Update the data below by replacing every "rippled water" with "shallow water", and leave everything else unchanged.

[Records from a spatial question set]
----------------

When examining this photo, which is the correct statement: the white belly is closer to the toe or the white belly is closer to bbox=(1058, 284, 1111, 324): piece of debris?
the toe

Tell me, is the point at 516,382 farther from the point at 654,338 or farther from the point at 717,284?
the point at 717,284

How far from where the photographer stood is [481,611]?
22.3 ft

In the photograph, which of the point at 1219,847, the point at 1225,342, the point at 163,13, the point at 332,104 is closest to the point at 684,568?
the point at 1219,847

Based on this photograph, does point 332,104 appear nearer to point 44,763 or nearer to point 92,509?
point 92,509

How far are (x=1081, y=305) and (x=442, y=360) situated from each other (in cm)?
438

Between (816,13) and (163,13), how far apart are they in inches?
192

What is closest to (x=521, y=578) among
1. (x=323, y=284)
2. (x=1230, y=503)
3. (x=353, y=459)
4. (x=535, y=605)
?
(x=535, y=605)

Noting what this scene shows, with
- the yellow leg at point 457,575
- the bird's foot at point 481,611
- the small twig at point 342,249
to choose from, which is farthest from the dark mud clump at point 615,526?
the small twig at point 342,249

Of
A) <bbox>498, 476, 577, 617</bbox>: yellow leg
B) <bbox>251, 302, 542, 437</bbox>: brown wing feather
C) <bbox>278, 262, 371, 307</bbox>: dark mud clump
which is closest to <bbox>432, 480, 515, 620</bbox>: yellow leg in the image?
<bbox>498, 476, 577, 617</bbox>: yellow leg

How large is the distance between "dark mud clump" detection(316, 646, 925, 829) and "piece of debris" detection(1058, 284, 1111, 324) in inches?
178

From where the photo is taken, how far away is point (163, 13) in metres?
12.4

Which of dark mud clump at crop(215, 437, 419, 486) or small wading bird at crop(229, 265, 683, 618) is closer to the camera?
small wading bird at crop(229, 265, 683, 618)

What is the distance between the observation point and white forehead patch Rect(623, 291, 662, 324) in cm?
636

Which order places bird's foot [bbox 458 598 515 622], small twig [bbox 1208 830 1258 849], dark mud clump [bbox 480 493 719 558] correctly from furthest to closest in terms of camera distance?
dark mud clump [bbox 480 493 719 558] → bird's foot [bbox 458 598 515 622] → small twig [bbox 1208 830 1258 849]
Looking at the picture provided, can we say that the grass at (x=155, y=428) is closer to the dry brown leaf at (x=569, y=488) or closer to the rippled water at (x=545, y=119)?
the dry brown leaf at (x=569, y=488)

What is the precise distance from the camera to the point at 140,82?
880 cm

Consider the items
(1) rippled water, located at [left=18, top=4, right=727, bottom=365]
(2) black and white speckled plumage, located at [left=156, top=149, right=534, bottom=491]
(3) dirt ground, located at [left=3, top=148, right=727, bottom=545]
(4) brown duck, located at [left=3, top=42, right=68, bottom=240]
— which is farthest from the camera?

----------------

## Answer to this problem
When examining this photo, which is the correct statement: the white belly is closer to the toe or the white belly is closer to bbox=(1058, 284, 1111, 324): piece of debris?
the toe

Tell me, is the point at 516,382 farther from the point at 654,338 or farther from the point at 717,284?
the point at 717,284

How far from where the photographer stood is [481,611]?
22.3 ft

In the photograph, which of the point at 1219,847, the point at 1225,342, the point at 163,13, the point at 332,104 is closest to the point at 684,568?
the point at 1219,847

Based on this photograph, does point 332,104 appear nearer to point 44,763 or nearer to point 92,509?
point 92,509

How far are (x=1081, y=305) and (x=442, y=360) situated from each other (in cm)?
438

Between (816,13) and (163,13), how far apart are they in inches?
192

What is closest to (x=521, y=578) among
1. (x=323, y=284)
2. (x=1230, y=503)
3. (x=353, y=459)
4. (x=535, y=605)
?
(x=535, y=605)

Noting what this scene shows, with
- the yellow leg at point 457,575
- the bird's foot at point 481,611
- the small twig at point 342,249
to choose from, which is farthest from the dark mud clump at point 615,526?
the small twig at point 342,249

Of
A) <bbox>498, 476, 577, 617</bbox>: yellow leg
B) <bbox>251, 302, 542, 437</bbox>: brown wing feather
C) <bbox>278, 262, 371, 307</bbox>: dark mud clump
which is closest to <bbox>432, 480, 515, 620</bbox>: yellow leg in the image?
<bbox>498, 476, 577, 617</bbox>: yellow leg

How large is the distance between "dark mud clump" detection(316, 646, 925, 829) and "piece of debris" detection(1058, 284, 1111, 324) in inches?
178

From where the photo is taken, how far away is point (163, 13) in metres?
12.4

Which of dark mud clump at crop(215, 437, 419, 486) or small wading bird at crop(229, 265, 683, 618) is closer to the camera?
small wading bird at crop(229, 265, 683, 618)

What is the distance between the observation point and white forehead patch Rect(623, 291, 662, 324) in cm?
636

Which order places bird's foot [bbox 458 598 515 622], small twig [bbox 1208 830 1258 849], dark mud clump [bbox 480 493 719 558] correctly from furthest to closest in terms of camera distance?
dark mud clump [bbox 480 493 719 558] → bird's foot [bbox 458 598 515 622] → small twig [bbox 1208 830 1258 849]
Looking at the picture provided, can we say that the grass at (x=155, y=428) is closer to the dry brown leaf at (x=569, y=488) or closer to the shallow water at (x=545, y=119)?
the dry brown leaf at (x=569, y=488)

What is the precise distance from the camera to the point at 140,82?
880 cm

Consider the items
(1) shallow water, located at [left=18, top=4, right=727, bottom=365]
(2) black and white speckled plumage, located at [left=156, top=149, right=534, bottom=491]
(3) dirt ground, located at [left=3, top=148, right=727, bottom=545]
(4) brown duck, located at [left=3, top=42, right=68, bottom=240]
— which is farthest from the camera?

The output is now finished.